# PAGE EXTRACT:
In jmoss13148/sandpr:
knitr::opts_chunk$set(echo = TRUE)
devtools::load_all()
Rise of Quant Investing
If you've read anything about investing in the past few years, chances are you know about the rise of quantitative hedge funds. Assets run by quant funds have more than doubled in the past decade, rising to a record of $500 billion earlier this year. In some ways, quant's meteoric rise is due to the same technological advances disrupting many other industries. Faster computers, and more and better data has enabled asset managers to automate skills that were once limited to humans.
knitr::include_graphics("../figures/five.png")
While the quant investing space is diverse and funds use a variety of methods, one new strategy has been getting a lot of attention: Deep Learning. Deep learning is an artificial intelligence technology that loosely mimics the neurons in our brains. Deep learning methodology can be utilized by what the industry calls a neural network ((NN)). The technology, which works best with large data sets, already powers Tesla's self-driving cars and Apple's Siri voice system.
What is a Nueral Network, and how can they Help Investors?
Well what the heck is a neural network? Continuing with the brain analogy, a neural network is a computational graph of connected neurons. The neurons exchange signals and connections with one another through math equations, becoming more and more powerful as the system learns. Consider the picture below for a visual representation of how neural network models work.
knitr::include_graphics("../figures/six.png")
So how can this technology help an investor? Consider an analyst searching for factors that differentiate good stocks and bad stocks. Without deep learning, the analyst must manually select indicators like the price to earnings ratio. With deep learning, the analyst doesn't have to define the factors in advance, and can feed a NN model with raw company and price data. The artificial neurons crunch the numbers and adjust their values in order to learn and get closer to the end goal: find factors that differentiate good and bad stocks.
Can a Nueral Network help me Make Money?
Deep learning technology might be working for hedge funds, but can it also work for ordinary investors like you or I? In order to find out, I've gathered publicly available stock data from Kaggle and created my own neural network model. Like the example above, I give my model information about each stock (PE ratio, accounts receivable, etc.) and the price one year in the future, and the network crunches the numbers and --hopefully-- learns to pick good stocks over bad stocks. In total, I provided the model with 76 potential indicators.
Our overall goal is to produce a stock portfolio with a high Sharpe ratio. Sharpe ratio characterizes how well the return of an asset compensates the investor for the risk taken, and is the gold standard metric for evaluating portfolios. For reference, a Sharpe ratio of 1 is considered very good.
Before I reveal the results, I'll explain how my network creates stock portfolios. The first thing we do is split the data into training, validation, and testing sets. The training set is used to adjust the weights on the neural network. The validation set is data used to make sure the model is not over fitting, or memorizing the training set data. We want our model to generalize, not memorize. The testing set is where the action happens. We use the testing set to evaluate the predictive power of the neural network model.
After the model is trained, we input the never before seen test data and come up with a set of predictions. If the test data is for Apple (AAPL) and General Electric (GE), the model will output price predictions for AAPL and GE stocks one year in the future.

# THE DATA:
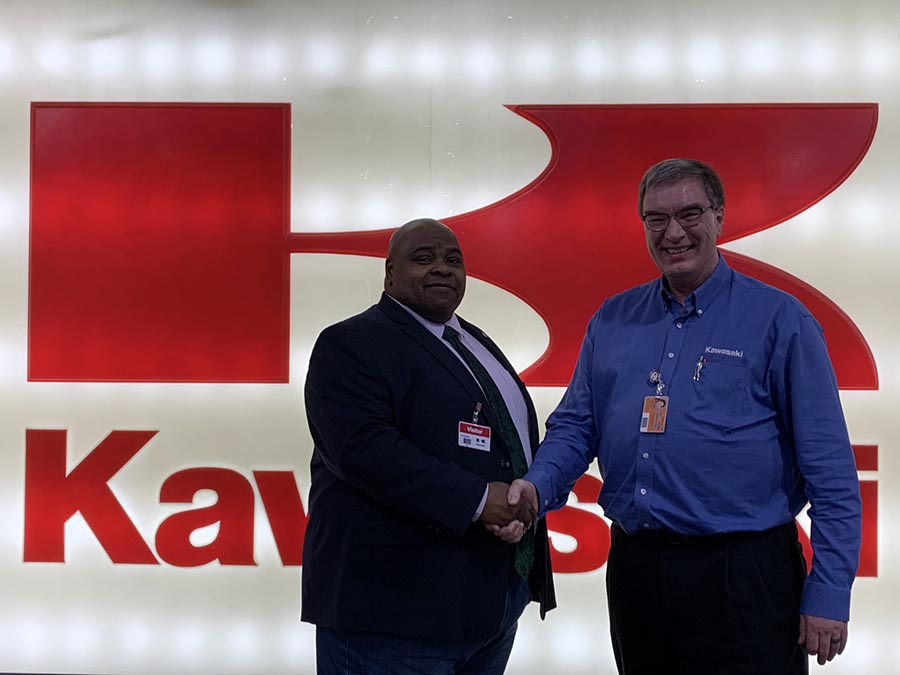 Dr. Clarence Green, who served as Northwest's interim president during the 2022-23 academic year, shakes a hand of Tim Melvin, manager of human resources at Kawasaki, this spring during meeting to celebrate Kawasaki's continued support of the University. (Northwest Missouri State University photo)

# WORK TASK A:
In the page on quant investing, what Sharpe ratio counts as very good?
# WORK TASK B:
Translate this sentence from the page on quant investing into Spanish: "The training set is used to adjust the weights on the neural network."

# EXERCISE ANSWER A:
A Sharpe ratio of 1.

# EXERCISE ANSWER B:
El conjunto de entrenamiento se usa para ajustar los pesos de la red neuronal.